How it maps to Van Leeuwen Green: this is the database reactivation gap you described and the speed-to-lead opportunity. Old customers and stalled leads sit untouched in ServiceMate — AI re-engages them automatically with seasonal offers. When a new inquiry lands, an automated SMS goes out within 60 seconds to capture the missing details (photos, surname, property), instead of you chasing them later. Speed-to-lead inside 5 minutes lifts conversion by roughly 200%.
#5 · A founder-led marketing agency
~1,160 hrs/yrrecoverable · $93K waste
What the audit found: classic founder bottleneck — the agency was capped at 1–2 new clients at a time because each one needed 6–8 weeks of intensive discovery that only the founder could do. Process mapping took 2 full days of write-up per client, relying on memory and notes. A 60-page market intelligence report went underused: “it’ll take me three or four days to really read that document”. Reporting was fully manual. Quality assurance broke down whenever the founders got busy. Two team members duplicated work 3 of 5 days.
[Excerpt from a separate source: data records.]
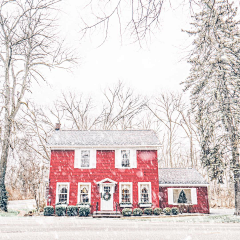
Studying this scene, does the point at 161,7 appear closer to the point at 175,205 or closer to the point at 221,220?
the point at 221,220

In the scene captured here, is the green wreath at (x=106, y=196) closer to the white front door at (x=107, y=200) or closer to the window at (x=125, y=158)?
the white front door at (x=107, y=200)

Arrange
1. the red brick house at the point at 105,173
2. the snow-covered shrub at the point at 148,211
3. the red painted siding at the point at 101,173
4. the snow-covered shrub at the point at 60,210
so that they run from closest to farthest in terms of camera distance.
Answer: the snow-covered shrub at the point at 60,210 < the snow-covered shrub at the point at 148,211 < the red brick house at the point at 105,173 < the red painted siding at the point at 101,173

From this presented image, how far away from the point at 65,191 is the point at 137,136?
23.9ft

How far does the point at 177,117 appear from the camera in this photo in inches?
1363

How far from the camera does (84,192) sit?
64.1 ft

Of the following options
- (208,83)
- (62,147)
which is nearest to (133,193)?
(62,147)

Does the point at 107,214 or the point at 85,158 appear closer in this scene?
the point at 107,214

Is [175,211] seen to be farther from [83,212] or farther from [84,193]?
[84,193]

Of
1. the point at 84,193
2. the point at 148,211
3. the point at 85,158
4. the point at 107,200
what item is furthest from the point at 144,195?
the point at 85,158

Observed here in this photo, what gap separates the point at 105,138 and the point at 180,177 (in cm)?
718

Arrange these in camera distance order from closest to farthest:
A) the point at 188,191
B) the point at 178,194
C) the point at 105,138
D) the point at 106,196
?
1. the point at 106,196
2. the point at 188,191
3. the point at 105,138
4. the point at 178,194

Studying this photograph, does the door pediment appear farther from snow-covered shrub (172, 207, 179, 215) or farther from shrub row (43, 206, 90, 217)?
snow-covered shrub (172, 207, 179, 215)

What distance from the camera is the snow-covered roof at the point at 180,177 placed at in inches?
819

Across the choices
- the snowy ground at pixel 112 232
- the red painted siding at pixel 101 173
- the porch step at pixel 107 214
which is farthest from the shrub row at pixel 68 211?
the snowy ground at pixel 112 232
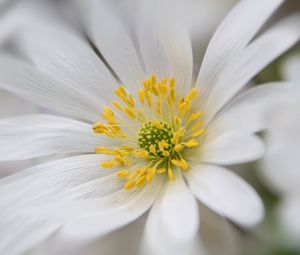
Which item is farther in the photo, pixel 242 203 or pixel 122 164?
pixel 122 164

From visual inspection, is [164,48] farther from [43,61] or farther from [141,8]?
[43,61]

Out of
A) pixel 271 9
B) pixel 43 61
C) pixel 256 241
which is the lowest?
pixel 256 241

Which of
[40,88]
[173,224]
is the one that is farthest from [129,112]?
[173,224]

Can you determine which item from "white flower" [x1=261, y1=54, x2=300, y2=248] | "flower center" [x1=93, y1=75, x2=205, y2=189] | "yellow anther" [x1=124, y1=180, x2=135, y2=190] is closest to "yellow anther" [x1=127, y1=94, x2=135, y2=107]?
"flower center" [x1=93, y1=75, x2=205, y2=189]

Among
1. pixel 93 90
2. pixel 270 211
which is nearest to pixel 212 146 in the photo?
pixel 270 211

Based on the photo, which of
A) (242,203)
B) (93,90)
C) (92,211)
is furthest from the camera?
(93,90)

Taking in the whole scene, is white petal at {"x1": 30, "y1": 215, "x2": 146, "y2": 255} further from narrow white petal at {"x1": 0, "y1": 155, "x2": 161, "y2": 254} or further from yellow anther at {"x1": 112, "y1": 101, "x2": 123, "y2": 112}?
yellow anther at {"x1": 112, "y1": 101, "x2": 123, "y2": 112}
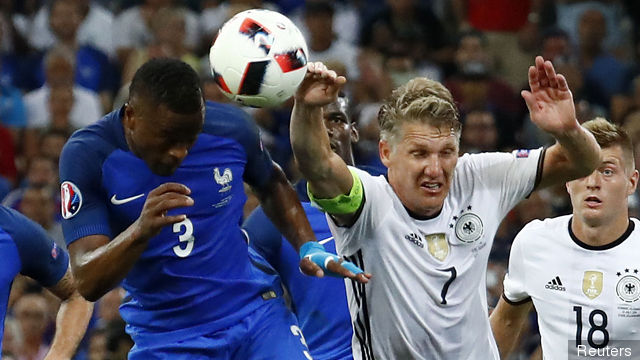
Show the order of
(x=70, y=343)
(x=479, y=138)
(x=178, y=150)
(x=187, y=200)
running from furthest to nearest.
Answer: (x=479, y=138) < (x=70, y=343) < (x=178, y=150) < (x=187, y=200)

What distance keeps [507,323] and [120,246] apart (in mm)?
2450

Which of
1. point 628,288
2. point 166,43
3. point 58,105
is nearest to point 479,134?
point 166,43

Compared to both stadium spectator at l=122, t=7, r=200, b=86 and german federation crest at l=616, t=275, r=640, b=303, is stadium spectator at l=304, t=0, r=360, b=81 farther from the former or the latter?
german federation crest at l=616, t=275, r=640, b=303

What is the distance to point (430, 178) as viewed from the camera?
5.30 m

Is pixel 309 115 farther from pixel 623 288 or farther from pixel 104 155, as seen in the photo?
pixel 623 288

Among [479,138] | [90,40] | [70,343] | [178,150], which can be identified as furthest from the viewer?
[90,40]

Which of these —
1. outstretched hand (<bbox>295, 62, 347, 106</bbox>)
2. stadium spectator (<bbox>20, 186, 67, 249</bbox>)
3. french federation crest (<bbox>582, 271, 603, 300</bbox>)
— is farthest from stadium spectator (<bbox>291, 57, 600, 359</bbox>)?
stadium spectator (<bbox>20, 186, 67, 249</bbox>)

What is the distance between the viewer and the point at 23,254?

A founder personally answered Facebook Messenger for every client.
AI opportunities mapped
AI-assisted discovery built from call transcripts (returns $35K/yr); auto-generated campaign messaging from the market report; client-facing portal; automated monthly reporting consolidation — enabling the business to scale from 7 to 14 staff without adding founder hours.
How it maps to Van Leeuwen Green: same shape as your situation with Hendrik. He’s the brain on quoting, you’re the brain on scheduling and ops — every transaction needs your hands on it. AI lifts the operational layer so the founder-bottleneck stops being the cap on growth. You and Hendrik focus on judgement calls; AI handles the production work underneath.